© LCI"Les communiqués sur l'état de santé du président de la République ont respecté l'exigence de rigueur médicale", a affirmé mardi soir le ministère de la Défense. Le gouvernement répond ainsi aux doutes émis dans un entretien au journal La Croix, le président du conseil de l'ordre des médecins Jacques Roland. Selon lui, ces communiqués, présentés comme médicaux, sont en réalité des textes mis au point par le patient, ses proches et ses conseillers. Nous ne sommes plus dans la communication médicale, mais dans le filtrage d'information d'origine politique", estime le Pr Roland. "Ces textes sont rédigés par des conseillers et, ensuite, dans un souci d'authenticité, sont lus par un médecin, chargé de la communication", poursuit-il. Le secret médical "s'impose effectivement à tout médecin", il y a aussi "le droit des citoyens à être informés sur la santé de leurs dirigeants", dit-il. C'est un "contexte très particulier qui autorise un certain pragmatisme", reconnaît-il.

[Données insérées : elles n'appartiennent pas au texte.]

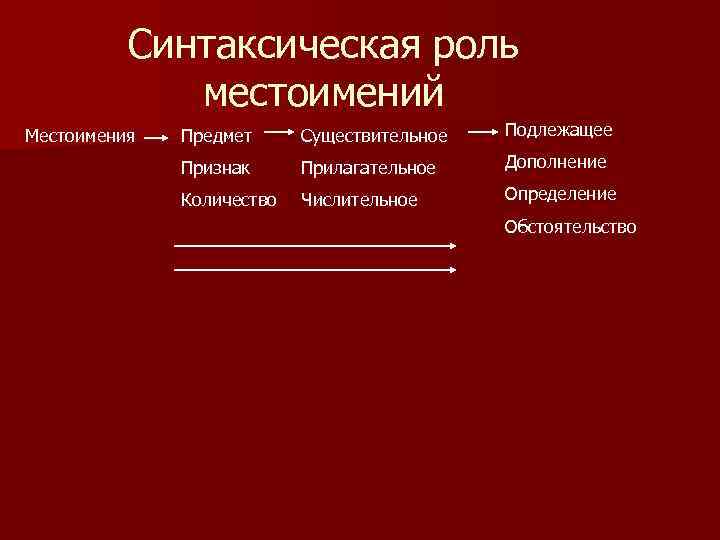 Синтаксическая роль местоимений

Местоимения → Предмет → Существительное → Подлежащее

Признак Прилагательное Дополнение

Количество Числительное Определение

Обстоятельство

Le ministère de la Défense dément donc les affirmations du professeur Roland et précise mardi soir que ces communiqués "ont été la demande expresse du patient et ont respecté l'exigence de rigueur médicale".
Jacques Chirac a été admis vendredi en urgence à l'hôpital du Val-de-Grâce à la suite d'un "petit accident vasculaire cérébral". Son état de santé connaît une "évolution très favorable", selon les médecins. Pour la première fois depuis son élection au fauteuil de président de la République, Jacques Chirac ne présidera pas le Conseil des ministres. Comme le stipule la Constitution, c'est son premier ministre, Dominique de Villepin, qui le remplace, la réunion en fin de matinée mercredi se tient à Matignon. Selon toute vraisemblance, le chef de l'Etat devrait rester à l'hôpital jusqu'à la fin de la semaine.